* [What is asked]:
Please convert every line of the items below into a JSON list of strings, one string per line, leaving out blank lines.

* [Entries supplied]:
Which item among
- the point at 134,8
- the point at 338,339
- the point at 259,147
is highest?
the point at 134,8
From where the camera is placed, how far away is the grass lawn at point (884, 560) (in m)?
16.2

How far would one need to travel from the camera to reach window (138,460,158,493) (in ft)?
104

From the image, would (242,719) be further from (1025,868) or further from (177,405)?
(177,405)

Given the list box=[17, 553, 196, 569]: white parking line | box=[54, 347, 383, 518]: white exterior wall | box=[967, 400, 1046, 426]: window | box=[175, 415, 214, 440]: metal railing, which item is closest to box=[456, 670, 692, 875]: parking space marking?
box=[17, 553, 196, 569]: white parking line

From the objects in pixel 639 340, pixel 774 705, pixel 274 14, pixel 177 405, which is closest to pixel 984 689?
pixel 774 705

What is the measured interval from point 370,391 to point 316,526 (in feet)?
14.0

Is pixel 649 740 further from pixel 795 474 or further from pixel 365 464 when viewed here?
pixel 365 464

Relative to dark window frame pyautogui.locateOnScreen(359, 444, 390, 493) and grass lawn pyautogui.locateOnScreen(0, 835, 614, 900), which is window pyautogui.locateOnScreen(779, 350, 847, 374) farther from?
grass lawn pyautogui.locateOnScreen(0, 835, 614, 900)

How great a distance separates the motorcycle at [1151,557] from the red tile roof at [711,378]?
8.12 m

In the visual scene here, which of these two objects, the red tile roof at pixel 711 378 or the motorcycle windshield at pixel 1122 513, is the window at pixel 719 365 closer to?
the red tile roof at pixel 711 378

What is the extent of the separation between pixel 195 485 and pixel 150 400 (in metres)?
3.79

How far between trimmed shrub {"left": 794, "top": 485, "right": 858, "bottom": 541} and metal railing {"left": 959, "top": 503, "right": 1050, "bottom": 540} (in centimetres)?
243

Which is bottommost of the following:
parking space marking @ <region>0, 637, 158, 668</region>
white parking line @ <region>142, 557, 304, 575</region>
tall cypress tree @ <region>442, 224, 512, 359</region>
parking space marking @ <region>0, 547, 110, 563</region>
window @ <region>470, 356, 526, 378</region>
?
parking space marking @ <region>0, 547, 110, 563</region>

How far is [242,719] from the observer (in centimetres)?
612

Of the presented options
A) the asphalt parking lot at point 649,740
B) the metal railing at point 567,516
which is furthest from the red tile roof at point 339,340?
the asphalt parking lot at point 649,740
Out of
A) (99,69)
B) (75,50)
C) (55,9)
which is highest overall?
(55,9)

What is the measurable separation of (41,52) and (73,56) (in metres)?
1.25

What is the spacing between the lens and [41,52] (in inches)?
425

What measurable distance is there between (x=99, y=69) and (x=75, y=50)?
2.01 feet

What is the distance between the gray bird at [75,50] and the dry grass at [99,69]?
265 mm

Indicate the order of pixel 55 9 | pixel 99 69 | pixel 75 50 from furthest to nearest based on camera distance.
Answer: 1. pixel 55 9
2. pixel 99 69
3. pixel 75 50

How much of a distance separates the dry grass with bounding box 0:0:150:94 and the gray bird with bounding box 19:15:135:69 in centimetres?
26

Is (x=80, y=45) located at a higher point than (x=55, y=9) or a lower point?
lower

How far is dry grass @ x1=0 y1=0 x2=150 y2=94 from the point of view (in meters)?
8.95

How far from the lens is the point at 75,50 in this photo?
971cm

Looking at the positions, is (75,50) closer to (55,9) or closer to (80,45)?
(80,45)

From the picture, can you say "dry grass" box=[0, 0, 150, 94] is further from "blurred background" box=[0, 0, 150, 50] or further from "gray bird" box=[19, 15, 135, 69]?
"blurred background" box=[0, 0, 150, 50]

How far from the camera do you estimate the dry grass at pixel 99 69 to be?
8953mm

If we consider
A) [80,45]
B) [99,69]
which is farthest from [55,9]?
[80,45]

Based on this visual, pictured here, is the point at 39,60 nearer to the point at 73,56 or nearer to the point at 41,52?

* [Task output]:
[
  "Which item among",
  "- the point at 134,8",
  "- the point at 338,339",
  "- the point at 259,147",
  "is highest?",
  "the point at 134,8",
  "From where the camera is placed, how far away is the grass lawn at point (884, 560) (in m)?",
  "16.2",
  "How far would one need to travel from the camera to reach window (138,460,158,493) (in ft)?",
  "104",
  "From the image, would (242,719) be further from (1025,868) or further from (177,405)?",
  "(177,405)",
  "Given the list box=[17, 553, 196, 569]: white parking line | box=[54, 347, 383, 518]: white exterior wall | box=[967, 400, 1046, 426]: window | box=[175, 415, 214, 440]: metal railing, which item is closest to box=[456, 670, 692, 875]: parking space marking?",
  "box=[17, 553, 196, 569]: white parking line",
  "From the objects in pixel 639 340, pixel 774 705, pixel 274 14, pixel 177 405, which is closest to pixel 984 689?",
  "pixel 774 705",
  "What is the measured interval from point 370,391 to point 316,526 (in feet)?",
  "14.0",
  "Is pixel 649 740 further from pixel 795 474 or further from pixel 365 464 when viewed here?",
  "pixel 365 464",
  "Relative to dark window frame pyautogui.locateOnScreen(359, 444, 390, 493) and grass lawn pyautogui.locateOnScreen(0, 835, 614, 900), which is window pyautogui.locateOnScreen(779, 350, 847, 374) farther from?",
  "grass lawn pyautogui.locateOnScreen(0, 835, 614, 900)",
  "How great a distance separates the motorcycle at [1151,557] from the red tile roof at [711,378]?",
  "8.12 m",
  "In the visual scene here, which of these two objects, the red tile roof at pixel 711 378 or the motorcycle windshield at pixel 1122 513, is the window at pixel 719 365 closer to?",
  "the red tile roof at pixel 711 378",
  "What is the extent of the separation between pixel 195 485 and pixel 150 400 (in metres)?",
  "3.79",
  "How far between trimmed shrub {\"left\": 794, \"top\": 485, \"right\": 858, \"bottom\": 541} and metal railing {\"left\": 959, \"top\": 503, \"right\": 1050, \"bottom\": 540} (in centimetres)?",
  "243",
  "Which is bottommost of the following:",
  "parking space marking @ <region>0, 637, 158, 668</region>",
  "white parking line @ <region>142, 557, 304, 575</region>",
  "tall cypress tree @ <region>442, 224, 512, 359</region>",
  "parking space marking @ <region>0, 547, 110, 563</region>",
  "window @ <region>470, 356, 526, 378</region>",
  "?",
  "parking space marking @ <region>0, 547, 110, 563</region>",
  "How far is [242,719] from the observer (in centimetres)?",
  "612",
  "Of the presented options",
  "A) the asphalt parking lot at point 649,740",
  "B) the metal railing at point 567,516",
  "which is furthest from the red tile roof at point 339,340?",
  "the asphalt parking lot at point 649,740",
  "Out of",
  "A) (99,69)",
  "B) (75,50)",
  "C) (55,9)",
  "which is highest overall?",
  "(55,9)",
  "What is the measurable separation of (41,52) and (73,56) (in metres)?",
  "1.25",
  "What is the spacing between the lens and [41,52] (in inches)?",
  "425",
  "What measurable distance is there between (x=99, y=69) and (x=75, y=50)?",
  "2.01 feet",
  "What is the distance between the gray bird at [75,50] and the dry grass at [99,69]?",
  "265 mm",
  "Indicate the order of pixel 55 9 | pixel 99 69 | pixel 75 50 from furthest to nearest based on camera distance.",
  "Answer: 1. pixel 55 9",
  "2. pixel 99 69",
  "3. pixel 75 50",
  "How much of a distance separates the dry grass with bounding box 0:0:150:94 and the gray bird with bounding box 19:15:135:69 in centimetres?",
  "26",
  "Is (x=80, y=45) located at a higher point than (x=55, y=9) or a lower point?",
  "lower",
  "How far is dry grass @ x1=0 y1=0 x2=150 y2=94 from the point of view (in meters)?",
  "8.95",
  "How far from the lens is the point at 75,50 in this photo?",
  "971cm",
  "Looking at the positions, is (75,50) closer to (55,9) or closer to (80,45)?",
  "(80,45)",
  "From the picture, can you say \"dry grass\" box=[0, 0, 150, 94] is further from \"blurred background\" box=[0, 0, 150, 50] or further from \"gray bird\" box=[19, 15, 135, 69]?",
  "\"blurred background\" box=[0, 0, 150, 50]",
  "How far from the camera do you estimate the dry grass at pixel 99 69 to be?",
  "8953mm",
  "If we consider",
  "A) [80,45]",
  "B) [99,69]",
  "which is farthest from [55,9]?",
  "[80,45]",
  "Based on this visual, pictured here, is the point at 39,60 nearer to the point at 73,56 or nearer to the point at 41,52?"
]